Le protocole de modification contient des dispositions qui créent des obligations pour les autorités suisses et confèrent des droits à celles-ci et à des particuliers (personnes physiques ou morales). Il contient donc des dispositions importantes fixant des règles de droit au sens des art. 22, al. 4, LParl et 141, al. 1, let. d, ch. 3, Cst. L'arrêté fédéral portant approbation du protocole de modification est ainsi sujet au référendum en matière de traités internationaux au sens de l'art. 141, al. 1, let. d, ch. 3, Cst.

5

Procédure de consultation

Le protocole de modification est sujet au référendum, conformément à l'art. 141, al. 1, let. d, ch. 3, Cst. En vertu de l'art. 3, al. 1, let. c, de la loi du 18 mars 2005 sur la consultation (LCo)8, il aurait donc dû être soumis à une consultation.
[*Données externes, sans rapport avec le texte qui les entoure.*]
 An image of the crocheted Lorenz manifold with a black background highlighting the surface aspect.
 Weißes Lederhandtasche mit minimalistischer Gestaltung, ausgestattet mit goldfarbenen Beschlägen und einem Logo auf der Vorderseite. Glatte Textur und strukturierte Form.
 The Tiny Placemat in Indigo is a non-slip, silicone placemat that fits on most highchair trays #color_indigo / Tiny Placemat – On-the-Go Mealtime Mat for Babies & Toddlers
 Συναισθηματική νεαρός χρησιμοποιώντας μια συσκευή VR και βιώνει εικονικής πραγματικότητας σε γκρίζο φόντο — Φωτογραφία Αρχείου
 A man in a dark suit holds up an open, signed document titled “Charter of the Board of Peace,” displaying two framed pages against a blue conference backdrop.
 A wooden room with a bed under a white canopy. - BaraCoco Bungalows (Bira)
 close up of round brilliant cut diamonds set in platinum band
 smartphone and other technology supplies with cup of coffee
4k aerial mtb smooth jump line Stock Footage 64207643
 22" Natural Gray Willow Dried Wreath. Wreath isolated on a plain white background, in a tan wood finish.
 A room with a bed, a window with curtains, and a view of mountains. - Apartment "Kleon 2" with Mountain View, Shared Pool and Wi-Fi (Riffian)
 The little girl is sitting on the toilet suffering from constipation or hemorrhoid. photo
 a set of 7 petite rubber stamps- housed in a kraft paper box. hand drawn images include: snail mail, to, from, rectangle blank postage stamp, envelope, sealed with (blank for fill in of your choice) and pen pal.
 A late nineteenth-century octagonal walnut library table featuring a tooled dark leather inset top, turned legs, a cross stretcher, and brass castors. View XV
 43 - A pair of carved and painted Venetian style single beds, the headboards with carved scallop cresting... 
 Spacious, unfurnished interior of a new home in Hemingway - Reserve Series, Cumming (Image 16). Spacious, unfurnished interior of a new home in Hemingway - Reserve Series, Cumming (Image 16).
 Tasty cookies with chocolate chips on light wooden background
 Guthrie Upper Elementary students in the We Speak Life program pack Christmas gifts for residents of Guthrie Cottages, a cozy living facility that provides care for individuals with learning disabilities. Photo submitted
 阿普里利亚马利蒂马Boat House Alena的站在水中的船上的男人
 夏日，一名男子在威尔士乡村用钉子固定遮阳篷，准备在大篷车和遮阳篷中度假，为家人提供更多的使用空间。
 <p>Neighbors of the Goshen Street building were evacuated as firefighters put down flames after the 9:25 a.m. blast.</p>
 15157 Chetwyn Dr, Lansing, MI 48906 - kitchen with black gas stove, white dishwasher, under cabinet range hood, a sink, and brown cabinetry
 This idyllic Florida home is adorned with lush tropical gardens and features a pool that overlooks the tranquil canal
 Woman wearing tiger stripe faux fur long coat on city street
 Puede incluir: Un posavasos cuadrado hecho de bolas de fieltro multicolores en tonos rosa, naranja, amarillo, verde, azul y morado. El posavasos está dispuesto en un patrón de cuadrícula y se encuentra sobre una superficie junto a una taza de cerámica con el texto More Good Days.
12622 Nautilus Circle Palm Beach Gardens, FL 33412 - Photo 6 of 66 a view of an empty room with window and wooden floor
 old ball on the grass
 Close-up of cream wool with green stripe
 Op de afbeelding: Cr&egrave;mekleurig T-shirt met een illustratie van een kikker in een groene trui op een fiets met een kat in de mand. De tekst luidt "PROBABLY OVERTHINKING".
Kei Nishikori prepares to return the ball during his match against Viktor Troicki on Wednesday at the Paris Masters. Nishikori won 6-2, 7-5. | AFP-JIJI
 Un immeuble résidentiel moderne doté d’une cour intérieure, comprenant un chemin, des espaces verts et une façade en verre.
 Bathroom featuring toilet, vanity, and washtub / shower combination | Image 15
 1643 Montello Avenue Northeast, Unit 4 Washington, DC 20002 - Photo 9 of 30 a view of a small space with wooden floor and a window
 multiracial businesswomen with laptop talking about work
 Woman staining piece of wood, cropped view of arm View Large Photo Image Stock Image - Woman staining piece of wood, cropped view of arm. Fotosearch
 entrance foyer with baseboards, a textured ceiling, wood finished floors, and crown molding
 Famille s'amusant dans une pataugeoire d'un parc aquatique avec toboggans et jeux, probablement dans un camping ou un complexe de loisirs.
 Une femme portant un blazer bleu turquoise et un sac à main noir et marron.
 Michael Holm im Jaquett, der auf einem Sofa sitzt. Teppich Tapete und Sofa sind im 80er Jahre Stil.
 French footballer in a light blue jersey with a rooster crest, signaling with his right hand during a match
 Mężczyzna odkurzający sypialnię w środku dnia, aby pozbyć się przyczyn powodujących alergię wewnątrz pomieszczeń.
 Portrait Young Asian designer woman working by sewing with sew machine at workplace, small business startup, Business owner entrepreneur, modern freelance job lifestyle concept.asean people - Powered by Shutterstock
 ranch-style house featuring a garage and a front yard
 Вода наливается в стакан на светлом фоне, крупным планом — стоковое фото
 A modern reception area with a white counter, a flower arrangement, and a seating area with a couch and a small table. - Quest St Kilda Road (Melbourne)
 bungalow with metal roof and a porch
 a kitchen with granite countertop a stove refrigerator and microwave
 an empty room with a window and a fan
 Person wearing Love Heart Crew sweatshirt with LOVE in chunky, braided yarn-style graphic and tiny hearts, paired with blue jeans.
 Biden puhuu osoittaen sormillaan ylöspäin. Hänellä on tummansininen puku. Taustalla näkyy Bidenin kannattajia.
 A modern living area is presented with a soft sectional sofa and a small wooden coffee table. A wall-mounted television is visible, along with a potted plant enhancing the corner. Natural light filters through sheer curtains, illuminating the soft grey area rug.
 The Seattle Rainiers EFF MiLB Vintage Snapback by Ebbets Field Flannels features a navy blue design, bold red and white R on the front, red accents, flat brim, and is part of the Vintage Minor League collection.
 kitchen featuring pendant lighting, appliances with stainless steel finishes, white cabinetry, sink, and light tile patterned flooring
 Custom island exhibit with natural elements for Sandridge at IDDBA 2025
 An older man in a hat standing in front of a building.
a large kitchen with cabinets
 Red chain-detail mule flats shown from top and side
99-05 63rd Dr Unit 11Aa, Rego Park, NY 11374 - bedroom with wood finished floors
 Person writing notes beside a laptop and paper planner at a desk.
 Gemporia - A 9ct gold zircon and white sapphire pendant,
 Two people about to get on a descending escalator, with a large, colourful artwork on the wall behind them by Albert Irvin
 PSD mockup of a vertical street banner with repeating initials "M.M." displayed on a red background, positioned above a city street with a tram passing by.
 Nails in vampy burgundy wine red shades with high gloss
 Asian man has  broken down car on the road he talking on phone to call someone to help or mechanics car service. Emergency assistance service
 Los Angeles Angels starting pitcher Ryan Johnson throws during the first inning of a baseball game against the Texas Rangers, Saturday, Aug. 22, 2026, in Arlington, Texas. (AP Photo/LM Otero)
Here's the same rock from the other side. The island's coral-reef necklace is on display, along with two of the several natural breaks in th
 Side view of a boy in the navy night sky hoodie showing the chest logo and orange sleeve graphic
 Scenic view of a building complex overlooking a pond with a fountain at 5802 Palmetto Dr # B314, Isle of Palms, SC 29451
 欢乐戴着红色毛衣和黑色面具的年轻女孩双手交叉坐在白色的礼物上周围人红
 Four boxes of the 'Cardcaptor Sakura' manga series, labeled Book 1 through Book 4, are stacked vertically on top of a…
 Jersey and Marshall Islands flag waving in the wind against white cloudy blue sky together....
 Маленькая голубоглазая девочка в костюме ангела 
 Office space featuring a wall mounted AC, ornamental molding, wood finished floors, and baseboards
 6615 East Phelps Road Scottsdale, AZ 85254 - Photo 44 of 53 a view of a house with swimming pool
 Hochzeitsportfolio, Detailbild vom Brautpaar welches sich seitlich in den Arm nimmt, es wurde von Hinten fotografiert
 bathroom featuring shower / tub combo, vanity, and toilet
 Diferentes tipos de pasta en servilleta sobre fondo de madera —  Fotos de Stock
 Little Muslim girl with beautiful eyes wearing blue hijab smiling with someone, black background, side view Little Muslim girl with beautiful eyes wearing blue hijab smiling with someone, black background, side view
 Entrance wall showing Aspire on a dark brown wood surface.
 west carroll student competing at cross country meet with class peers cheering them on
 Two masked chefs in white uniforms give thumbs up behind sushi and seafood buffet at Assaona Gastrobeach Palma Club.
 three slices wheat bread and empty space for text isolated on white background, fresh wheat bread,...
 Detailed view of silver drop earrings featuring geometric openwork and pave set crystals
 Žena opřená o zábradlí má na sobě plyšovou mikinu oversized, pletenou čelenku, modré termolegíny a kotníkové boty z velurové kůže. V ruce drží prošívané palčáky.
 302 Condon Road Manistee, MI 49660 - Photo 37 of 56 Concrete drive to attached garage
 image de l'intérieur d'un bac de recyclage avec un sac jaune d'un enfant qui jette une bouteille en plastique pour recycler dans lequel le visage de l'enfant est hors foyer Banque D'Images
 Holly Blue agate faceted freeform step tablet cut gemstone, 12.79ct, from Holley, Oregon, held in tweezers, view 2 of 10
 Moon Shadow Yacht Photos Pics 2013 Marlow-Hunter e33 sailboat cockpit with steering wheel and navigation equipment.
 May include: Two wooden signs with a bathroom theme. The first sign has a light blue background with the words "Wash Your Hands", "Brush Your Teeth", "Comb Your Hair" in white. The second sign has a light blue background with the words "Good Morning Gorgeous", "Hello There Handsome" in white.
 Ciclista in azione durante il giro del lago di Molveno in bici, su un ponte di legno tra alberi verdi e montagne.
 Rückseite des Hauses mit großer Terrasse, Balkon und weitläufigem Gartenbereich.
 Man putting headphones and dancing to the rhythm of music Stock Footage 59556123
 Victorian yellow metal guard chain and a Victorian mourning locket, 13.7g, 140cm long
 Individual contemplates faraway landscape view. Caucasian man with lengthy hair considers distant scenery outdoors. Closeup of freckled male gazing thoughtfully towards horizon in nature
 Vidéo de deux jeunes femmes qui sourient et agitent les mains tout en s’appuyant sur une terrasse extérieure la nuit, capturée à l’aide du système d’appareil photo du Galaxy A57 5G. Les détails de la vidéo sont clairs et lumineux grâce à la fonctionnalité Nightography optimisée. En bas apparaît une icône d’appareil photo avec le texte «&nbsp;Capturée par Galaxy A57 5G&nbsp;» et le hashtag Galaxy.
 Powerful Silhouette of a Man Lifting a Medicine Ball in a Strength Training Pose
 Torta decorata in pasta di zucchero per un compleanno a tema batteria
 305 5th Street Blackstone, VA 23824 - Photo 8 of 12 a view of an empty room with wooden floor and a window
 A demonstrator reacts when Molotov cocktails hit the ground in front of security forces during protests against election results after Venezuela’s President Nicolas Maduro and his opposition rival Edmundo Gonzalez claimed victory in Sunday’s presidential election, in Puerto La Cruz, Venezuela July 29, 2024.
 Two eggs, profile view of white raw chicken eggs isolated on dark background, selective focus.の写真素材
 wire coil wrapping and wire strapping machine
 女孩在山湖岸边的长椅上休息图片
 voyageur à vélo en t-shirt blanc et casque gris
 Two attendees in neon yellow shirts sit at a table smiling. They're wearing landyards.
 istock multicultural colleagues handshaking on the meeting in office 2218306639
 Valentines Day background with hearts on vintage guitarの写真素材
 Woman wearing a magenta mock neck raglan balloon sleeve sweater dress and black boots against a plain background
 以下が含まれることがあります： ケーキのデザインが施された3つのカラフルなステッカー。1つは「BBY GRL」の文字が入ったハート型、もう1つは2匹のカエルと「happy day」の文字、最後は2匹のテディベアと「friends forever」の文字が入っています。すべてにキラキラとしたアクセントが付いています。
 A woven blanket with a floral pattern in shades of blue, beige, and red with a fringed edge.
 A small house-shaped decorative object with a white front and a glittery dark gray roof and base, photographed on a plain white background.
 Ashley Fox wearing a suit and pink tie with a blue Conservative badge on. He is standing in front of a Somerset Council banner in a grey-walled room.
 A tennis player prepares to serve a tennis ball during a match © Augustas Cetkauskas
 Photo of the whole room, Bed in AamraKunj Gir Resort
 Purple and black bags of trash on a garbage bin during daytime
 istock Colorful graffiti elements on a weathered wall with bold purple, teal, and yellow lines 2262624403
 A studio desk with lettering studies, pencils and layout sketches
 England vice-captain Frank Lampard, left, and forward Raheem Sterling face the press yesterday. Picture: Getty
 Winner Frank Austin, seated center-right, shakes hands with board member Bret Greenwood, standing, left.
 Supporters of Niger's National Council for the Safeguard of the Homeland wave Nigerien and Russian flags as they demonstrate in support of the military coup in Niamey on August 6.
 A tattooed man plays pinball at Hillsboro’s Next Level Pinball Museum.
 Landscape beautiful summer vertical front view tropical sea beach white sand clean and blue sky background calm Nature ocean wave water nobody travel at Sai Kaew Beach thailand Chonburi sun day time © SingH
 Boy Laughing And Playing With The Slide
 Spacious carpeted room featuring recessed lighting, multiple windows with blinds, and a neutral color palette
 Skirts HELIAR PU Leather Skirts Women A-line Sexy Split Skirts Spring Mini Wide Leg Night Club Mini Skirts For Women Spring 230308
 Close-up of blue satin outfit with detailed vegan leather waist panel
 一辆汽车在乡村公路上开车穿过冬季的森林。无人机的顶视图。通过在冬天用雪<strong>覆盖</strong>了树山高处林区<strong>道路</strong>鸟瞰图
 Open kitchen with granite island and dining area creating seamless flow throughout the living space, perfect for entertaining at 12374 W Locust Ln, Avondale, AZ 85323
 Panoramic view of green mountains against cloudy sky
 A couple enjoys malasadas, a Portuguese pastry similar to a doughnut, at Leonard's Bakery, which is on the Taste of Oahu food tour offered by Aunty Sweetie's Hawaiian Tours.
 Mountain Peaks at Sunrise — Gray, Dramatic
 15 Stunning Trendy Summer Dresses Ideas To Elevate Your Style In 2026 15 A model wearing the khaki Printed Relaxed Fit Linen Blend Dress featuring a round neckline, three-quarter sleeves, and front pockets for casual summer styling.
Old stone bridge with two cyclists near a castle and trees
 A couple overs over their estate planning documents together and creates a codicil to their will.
Une procédure d'orientation a été organisée en décembre 2021. Dans ce cadre, le protocole de modification, avec une note explicative, a été adressé aux cantons et aux milieux intéressés à la conclusion des conventions contre les doubles impositions pour avis. Le protocole de modification a été bien accueilli et n'a pas rencontré d'opposition. Les positions des milieux intéressés étant ainsi connues et documentées, il a été possible, en vertu de l'art. 3a, al. 1, let. b, LCo, de renoncer à organiser une procédure de consultation.